**GIVEN INSTRUCTION 1:** According to the replication thread, in which service do alarms need to be made for new replicas?

**READING TEXT:**
++++++++++
And right after that I'll create the subscription on the new instance and I will need the ferret role's password.

ty!

blancoramiro avatar Apr 05 '24 21:04 blancoramiro

That looks about right. Here's what I have from my notes (the wiki can be a bit outdated):

CREATE PUBLICATION cinnamon_publication FOR TABLE ONLY
    --Audio
    audio_audio, audio_audio_panel, 
    --Disclosures
    disclosures_agreement, disclosures_debt, disclosures_financialdisclosure, disclosures_gift, disclosures_investment, disclosures_noninvestmentincome, disclosures_position, disclosures_reimbursement, disclosures_spouseincome,
    --People
    people_db_abarating, people_db_attorney, people_db_attorneyorganization, people_db_attorneyorganizationassociation, people_db_criminalcomplaint, people_db_criminalcount, people_db_education, people_db_party, people_db_partytype, people_db_person, people_db_person_race, people_db_politicalaffiliation, people_db_position, people_db_race, people_db_role, people_db_school, people_db_source,
    --FJC
    recap_fjcintegrateddatabase,
    --Search
    search_bankruptcyinformation, search_citation, search_claim, search_claim_tags, search_claimhistory, search_court, search_court_appeals_to, search_courthouse, search_docket, search_docket_panel, search_docket_tags, search_docketentry, search_docketentry_tags, search_opinion, search_opinion_joined_by, search_opinioncluster, search_opinioncluster_non_participating_judges, search_opinioncluster_panel, search_opinionscited, search_opinionscitedbyrecapdocument, search_originatingcourtinformation, search_parenthetical, search_parentheticalgroup, search_recapdocument, search_recapdocument_tags,  search_tag
    ;

mlissner avatar Apr 05 '24 21:04 mlissner

Did you see that we also need to make alarms in CloudWatch for new replicas?

mlissner avatar Apr 05 '24 21:04 mlissner

Just created the alarm:

Image

And added it to the composite:

Image

blancoramiro avatar Apr 05 '24 21:04 blancoramiro

What's pending for now is setting up the publication and the subscription using the ferret role I think.
++++++++++
**GIVEN INSTRUCTION 2:** Count the lines of the rows below that contain the string "instances". Give only the number.

Saved data entries
++++++++++
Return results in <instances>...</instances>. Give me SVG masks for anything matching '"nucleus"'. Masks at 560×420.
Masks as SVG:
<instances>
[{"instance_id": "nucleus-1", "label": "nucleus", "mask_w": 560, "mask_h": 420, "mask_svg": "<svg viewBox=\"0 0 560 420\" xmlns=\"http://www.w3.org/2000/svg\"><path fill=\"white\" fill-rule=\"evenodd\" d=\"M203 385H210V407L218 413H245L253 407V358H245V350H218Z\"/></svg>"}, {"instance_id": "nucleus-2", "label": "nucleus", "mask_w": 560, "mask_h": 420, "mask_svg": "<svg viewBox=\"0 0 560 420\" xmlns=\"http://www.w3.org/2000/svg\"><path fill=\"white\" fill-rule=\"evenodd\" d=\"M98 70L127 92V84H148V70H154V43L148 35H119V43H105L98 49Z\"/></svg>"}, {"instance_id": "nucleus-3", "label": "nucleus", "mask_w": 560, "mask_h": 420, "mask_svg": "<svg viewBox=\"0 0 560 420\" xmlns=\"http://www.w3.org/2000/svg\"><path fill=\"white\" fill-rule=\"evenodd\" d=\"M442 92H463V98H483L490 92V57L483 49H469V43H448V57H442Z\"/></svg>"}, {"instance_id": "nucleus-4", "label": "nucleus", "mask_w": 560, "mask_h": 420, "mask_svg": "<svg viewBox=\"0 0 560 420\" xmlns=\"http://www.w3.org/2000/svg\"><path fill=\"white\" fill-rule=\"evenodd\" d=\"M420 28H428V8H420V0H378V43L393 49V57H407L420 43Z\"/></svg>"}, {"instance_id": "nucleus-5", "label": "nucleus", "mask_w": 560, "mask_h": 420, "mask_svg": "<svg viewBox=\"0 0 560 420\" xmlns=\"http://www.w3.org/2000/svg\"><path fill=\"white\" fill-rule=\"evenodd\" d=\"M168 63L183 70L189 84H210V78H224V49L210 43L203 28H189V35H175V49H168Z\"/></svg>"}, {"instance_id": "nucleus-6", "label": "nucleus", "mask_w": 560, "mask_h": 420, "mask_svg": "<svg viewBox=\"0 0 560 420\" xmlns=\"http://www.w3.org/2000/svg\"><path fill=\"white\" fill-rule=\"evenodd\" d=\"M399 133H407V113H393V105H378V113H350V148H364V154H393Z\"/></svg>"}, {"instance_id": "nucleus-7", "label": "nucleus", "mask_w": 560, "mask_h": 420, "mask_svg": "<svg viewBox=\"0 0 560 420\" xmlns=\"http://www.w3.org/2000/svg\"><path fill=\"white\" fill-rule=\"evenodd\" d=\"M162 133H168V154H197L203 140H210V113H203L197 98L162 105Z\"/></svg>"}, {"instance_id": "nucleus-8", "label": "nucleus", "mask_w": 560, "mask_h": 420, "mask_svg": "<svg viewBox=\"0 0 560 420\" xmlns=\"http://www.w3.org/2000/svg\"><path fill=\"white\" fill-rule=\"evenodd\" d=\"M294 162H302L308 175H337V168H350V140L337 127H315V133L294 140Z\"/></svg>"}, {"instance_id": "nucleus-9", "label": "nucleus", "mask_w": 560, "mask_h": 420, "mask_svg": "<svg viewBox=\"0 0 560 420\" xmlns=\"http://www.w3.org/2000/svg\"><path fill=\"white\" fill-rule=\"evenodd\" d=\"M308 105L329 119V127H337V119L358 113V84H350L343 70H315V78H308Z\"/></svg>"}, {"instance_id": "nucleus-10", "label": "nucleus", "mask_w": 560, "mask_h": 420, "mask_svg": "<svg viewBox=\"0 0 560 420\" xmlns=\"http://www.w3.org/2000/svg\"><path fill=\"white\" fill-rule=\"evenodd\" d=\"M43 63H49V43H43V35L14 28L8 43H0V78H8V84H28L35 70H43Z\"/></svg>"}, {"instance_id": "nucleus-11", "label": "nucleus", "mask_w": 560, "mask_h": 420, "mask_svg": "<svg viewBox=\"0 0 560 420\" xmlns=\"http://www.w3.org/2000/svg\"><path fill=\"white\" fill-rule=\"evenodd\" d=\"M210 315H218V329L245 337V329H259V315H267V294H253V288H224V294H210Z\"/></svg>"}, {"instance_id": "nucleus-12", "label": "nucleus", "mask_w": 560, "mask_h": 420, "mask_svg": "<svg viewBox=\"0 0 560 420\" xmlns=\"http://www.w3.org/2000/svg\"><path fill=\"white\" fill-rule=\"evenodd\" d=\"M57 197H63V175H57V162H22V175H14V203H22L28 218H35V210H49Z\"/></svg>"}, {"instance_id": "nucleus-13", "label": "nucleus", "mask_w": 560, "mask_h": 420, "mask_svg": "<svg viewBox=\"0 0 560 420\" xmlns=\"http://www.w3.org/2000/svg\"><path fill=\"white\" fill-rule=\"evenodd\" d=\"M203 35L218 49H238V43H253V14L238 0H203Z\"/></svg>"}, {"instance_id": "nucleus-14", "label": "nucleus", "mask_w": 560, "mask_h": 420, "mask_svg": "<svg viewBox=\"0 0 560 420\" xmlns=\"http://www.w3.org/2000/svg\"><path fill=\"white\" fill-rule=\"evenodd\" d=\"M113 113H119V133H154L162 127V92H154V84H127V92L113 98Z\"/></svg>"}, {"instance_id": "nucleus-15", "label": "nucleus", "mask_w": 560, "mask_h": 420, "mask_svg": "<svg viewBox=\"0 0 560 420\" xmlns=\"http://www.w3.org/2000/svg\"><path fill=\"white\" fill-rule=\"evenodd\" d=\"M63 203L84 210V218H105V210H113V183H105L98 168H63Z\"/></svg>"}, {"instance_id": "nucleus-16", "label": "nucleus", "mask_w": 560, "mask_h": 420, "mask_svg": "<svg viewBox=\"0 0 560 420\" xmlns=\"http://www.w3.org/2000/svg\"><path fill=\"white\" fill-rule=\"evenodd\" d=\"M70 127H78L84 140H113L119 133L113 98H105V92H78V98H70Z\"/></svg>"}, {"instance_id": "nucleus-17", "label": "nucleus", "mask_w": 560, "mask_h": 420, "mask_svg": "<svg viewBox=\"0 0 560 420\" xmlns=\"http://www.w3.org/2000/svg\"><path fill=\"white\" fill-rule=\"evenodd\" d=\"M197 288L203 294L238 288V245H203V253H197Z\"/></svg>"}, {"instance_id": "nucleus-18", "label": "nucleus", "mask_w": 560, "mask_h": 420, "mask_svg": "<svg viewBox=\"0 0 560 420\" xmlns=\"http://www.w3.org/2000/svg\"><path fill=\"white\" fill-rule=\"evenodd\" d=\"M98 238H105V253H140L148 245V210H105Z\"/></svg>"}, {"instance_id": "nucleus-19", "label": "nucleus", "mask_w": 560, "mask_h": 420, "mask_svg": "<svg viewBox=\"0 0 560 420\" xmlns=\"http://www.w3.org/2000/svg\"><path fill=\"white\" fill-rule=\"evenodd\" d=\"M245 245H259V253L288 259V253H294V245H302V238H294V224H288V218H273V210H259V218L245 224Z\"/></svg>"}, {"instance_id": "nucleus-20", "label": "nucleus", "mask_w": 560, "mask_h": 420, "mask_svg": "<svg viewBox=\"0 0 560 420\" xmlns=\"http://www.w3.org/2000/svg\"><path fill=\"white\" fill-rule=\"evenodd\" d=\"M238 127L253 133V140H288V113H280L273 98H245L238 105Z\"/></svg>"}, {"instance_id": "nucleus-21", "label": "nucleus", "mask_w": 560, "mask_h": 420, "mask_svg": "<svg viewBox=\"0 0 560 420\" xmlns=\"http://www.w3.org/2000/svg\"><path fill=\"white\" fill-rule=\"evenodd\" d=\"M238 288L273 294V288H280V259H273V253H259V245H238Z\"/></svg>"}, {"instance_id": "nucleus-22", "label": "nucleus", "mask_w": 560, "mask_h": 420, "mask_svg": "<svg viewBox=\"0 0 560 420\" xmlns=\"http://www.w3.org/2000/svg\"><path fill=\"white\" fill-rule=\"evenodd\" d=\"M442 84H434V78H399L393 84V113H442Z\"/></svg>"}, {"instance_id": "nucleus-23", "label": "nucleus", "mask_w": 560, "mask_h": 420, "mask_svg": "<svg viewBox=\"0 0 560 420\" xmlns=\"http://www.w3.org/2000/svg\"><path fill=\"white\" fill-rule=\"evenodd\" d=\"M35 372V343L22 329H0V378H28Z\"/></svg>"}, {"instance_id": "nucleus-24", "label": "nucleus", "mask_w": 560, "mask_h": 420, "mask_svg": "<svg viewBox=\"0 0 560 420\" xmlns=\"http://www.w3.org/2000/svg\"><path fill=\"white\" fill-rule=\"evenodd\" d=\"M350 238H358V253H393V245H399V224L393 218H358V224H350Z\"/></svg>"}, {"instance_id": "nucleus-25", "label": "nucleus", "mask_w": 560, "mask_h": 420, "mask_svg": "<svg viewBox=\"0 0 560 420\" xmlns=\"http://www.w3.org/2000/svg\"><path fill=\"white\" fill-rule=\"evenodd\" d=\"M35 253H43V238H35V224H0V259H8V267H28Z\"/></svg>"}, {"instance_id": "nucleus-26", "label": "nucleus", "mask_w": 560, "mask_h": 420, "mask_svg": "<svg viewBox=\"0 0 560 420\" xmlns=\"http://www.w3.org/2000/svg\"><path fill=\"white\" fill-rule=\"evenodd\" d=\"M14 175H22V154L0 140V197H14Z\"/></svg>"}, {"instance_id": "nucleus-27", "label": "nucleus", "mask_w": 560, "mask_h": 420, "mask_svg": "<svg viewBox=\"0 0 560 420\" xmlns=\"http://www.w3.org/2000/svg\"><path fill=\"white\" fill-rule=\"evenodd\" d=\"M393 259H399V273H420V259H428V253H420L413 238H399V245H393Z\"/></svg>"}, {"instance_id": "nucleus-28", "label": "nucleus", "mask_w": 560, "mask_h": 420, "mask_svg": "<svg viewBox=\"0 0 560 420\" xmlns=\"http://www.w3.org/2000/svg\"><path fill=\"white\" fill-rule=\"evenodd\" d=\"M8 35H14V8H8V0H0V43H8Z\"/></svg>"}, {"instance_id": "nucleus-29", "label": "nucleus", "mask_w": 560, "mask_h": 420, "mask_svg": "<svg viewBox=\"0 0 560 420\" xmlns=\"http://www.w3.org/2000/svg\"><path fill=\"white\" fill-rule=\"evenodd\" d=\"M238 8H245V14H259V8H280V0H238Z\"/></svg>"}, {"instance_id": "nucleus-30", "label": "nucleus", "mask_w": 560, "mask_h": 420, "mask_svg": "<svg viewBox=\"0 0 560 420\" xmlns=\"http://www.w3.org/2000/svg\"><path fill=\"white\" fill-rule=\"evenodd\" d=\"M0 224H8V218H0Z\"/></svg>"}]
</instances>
++++++++++
**EXPECTED ANSWER 1:** CloudWatch

**EXPECTED ANSWER 2:** 3